+++ MATERIAL SUPPLIED
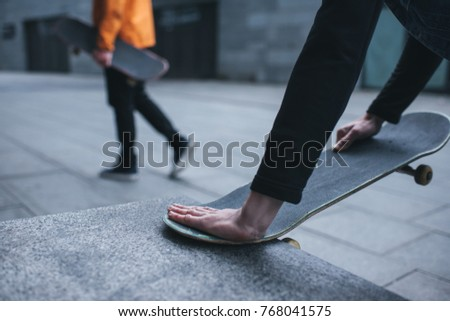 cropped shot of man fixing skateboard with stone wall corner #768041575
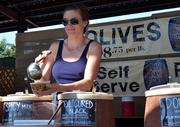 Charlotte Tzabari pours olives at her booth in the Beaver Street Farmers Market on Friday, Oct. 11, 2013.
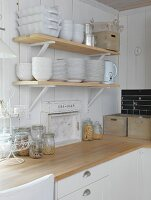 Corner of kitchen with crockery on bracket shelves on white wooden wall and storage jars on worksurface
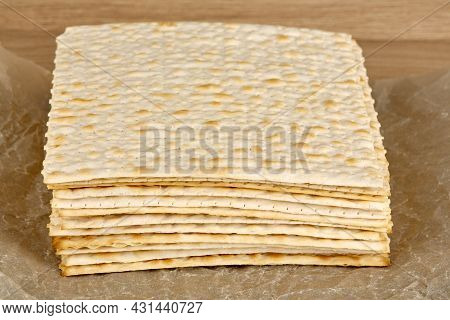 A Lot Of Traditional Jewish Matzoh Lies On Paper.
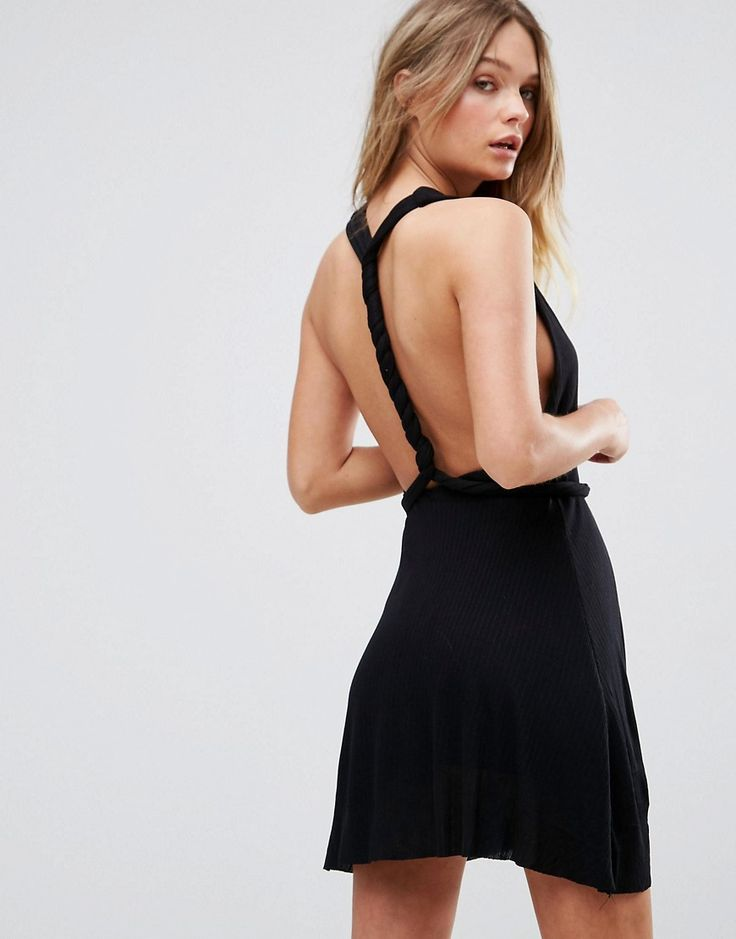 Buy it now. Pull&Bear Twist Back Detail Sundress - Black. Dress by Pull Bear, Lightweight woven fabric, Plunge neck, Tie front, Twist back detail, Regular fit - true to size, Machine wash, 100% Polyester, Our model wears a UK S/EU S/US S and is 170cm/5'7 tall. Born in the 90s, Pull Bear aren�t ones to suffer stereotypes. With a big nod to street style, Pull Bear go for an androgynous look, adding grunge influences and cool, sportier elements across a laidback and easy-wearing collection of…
++++++
+++ MATERIAL SUPPLIED
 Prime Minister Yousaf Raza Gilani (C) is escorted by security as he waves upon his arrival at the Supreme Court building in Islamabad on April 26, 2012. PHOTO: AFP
++++++
Reproduce exactly the lines above starting at the line containing "Corner of kitchen" and ending at the line containing "A Lot Of Traditional", including both, but not the pictures.

ANSWER TO THIS EXERCISE →
 Corner of kitchen with crockery on bracket shelves on white wooden wall and storage jars on worksurface
 A Lot Of Traditional Jewish Matzoh Lies On Paper.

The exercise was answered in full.